The High NRF2 Expression Confers Chemotherapy Resistance through Upregulated DUSP1 in Myelodysplastic Syndromes

Myelodysplastic syndromes (MDS) are a diverse group of clonal marrow stem cell disorders characterized by ineffective hematopoiesis and dysplasia of the cellular elements. Although low-dose cytarabine (Ara-c) has been considered as one of the frontline therapies for high-risk MDS, the overall response rate of single Ara-c treatment was only 30%~40%. Nuclear factor erythroid 2-related factor 2 (NRF2), a basic leucine zipper transcription factor, has been reported to play a pivotal role in chemical detoxification. It is not yet known whether NRF2 has utility as a prognostic biomarker, or whether an elevated NRF2 level is associated with Ara-c resistance in MDS patients.

To investigate the expression and effects of NRF2 in MDS patients, gene set enrichment analysis (GSEA) and immunohistochemistry (IHC) were performed. GSEA in a published MDS cohort (n=183) revealed that expressions of NRF2 target genes was significantly enriched in high risk MDS (REAB-1/2) compared to low-risks (RARS and RA). We further detected NRF2 expression levels using IHC staining in the bone marrow (BM) biopsies from a cohort of MDS patients (n=111). Consistent with GSEA results, our IHC data indicated that the NRF2 expression levels of BM from high-risks exceeded low-risk MDS patients by Revised International Prognosis Scoring System (IPSS-R). Importantly, MDS patients with higher NRF2 levels (IHC scores, 4~6) displayed worse overall survival (OS) than patients with lower NRF2 levels (IHC scores, 0~3) (median, 15.7 vs. 22.7 months, P=0.007). Subgroup analysis showed that higher NRF2 levels correlated with poor OS only in chemotherapy group (P=0.04) but not in decitabine (P=0.38) or supportive care group (P=0.19).

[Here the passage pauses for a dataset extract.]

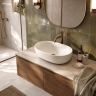 умывальник Rea Focus 48,5x34,5 накладной Creme матовый (REA-U3229)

To recapitulate our findings regarding the function of NRF2 in chemo-resistance, we performed in-vitro and in-vivo experiments. All experiments were performed both in human MDS-derived cell line SKM-1 and MDS mouse model cell line RUNX1 mutant-transduced Mll^PTD/WT BM cells (Mll^PTD/WT/RUNX1-S291fs). The cytotoxicity of Ara-c was determined by calculating the half maximal inhibitory concentration (IC50). NRF2 downregulation in MDS cell lines, by inhibitor luteolin, increases IC50 of Ara-c. On the contrary, upregulation of NRF2, mediated by agonist sulforaphane, induces resistance of MDS cells to Ara-C. To better define how suppression of NRF2 sensitized MDS cells to Ara-c, we used lentivirus-mediated shRNA for knockdown of NRF2. Knockdown of NRF2 markedly enhanced early and late apoptosis in MDS cell lines treated with Ara-c. We also established xenograft mouse models through intravenously injecting NRF2 shRNA or scramble shRNA SKM-1 cells into NOD/SCID-IL2Rγ^null-SGM3 (NSGS) mice. Knockdown of NRF2 significantly sensitized tumors to Ara-c in our SKM-1 transplanted mouse model. To further investigate the mechanisms involved in NRF2-mediated Ara-c resistance, we analyzed published gene-expression profiles of a large cohort of MDS patients (n=183) and Ara-C sensitive (IC50 <6 μM AraC) and resistant (IC50 >80 μM) AML patient samples (n=10). The data indicated that a group of NRF2 target genes might be responsible for Ara-C resistence. Interestedly, DUSP1 was one of the genes upregulated in both high-risk MDS patients and Ara-c resistant AML patients. Our chromatin immunoprecipitation (ChIP) and qPCR results validated that DUSP1 was a NRF2 direct target gene. Importantly, downregulation of DUSP1 by inhibitor or lentivirus shRNA could abrogate Ara-c resistance in NRF2 elevated MDS cell lines, indicating that NRF2 confers Ara-c resistance partly through its downstream target gene DUSP1 in MDS cells.

In conclusion, our clinical and experimental results reveal that 1) NRF2 expression levels are elevated in high-risk MDS patients and serve as a statistically significant prognostic variable for OS in patients with MDS, especially for MDS patients who have received chemotherapy. 2) Pharmacological inhibition of NRF2 re-sensitizes MDS cells to Ara-c treatment while activation of NRF2 by agonist resulted in the reduced sensitivity to Ara-c. 3) NRF2 mediates Ara-c resistance through its direct target gene DUSP1 . Taken together, our findings suggest that silencing NRF2 sensitizes MDS cells to Ara-c treatment; targeting NRF2 in combination with conventional chemotherapy could pave the way for high risk MDS therapy.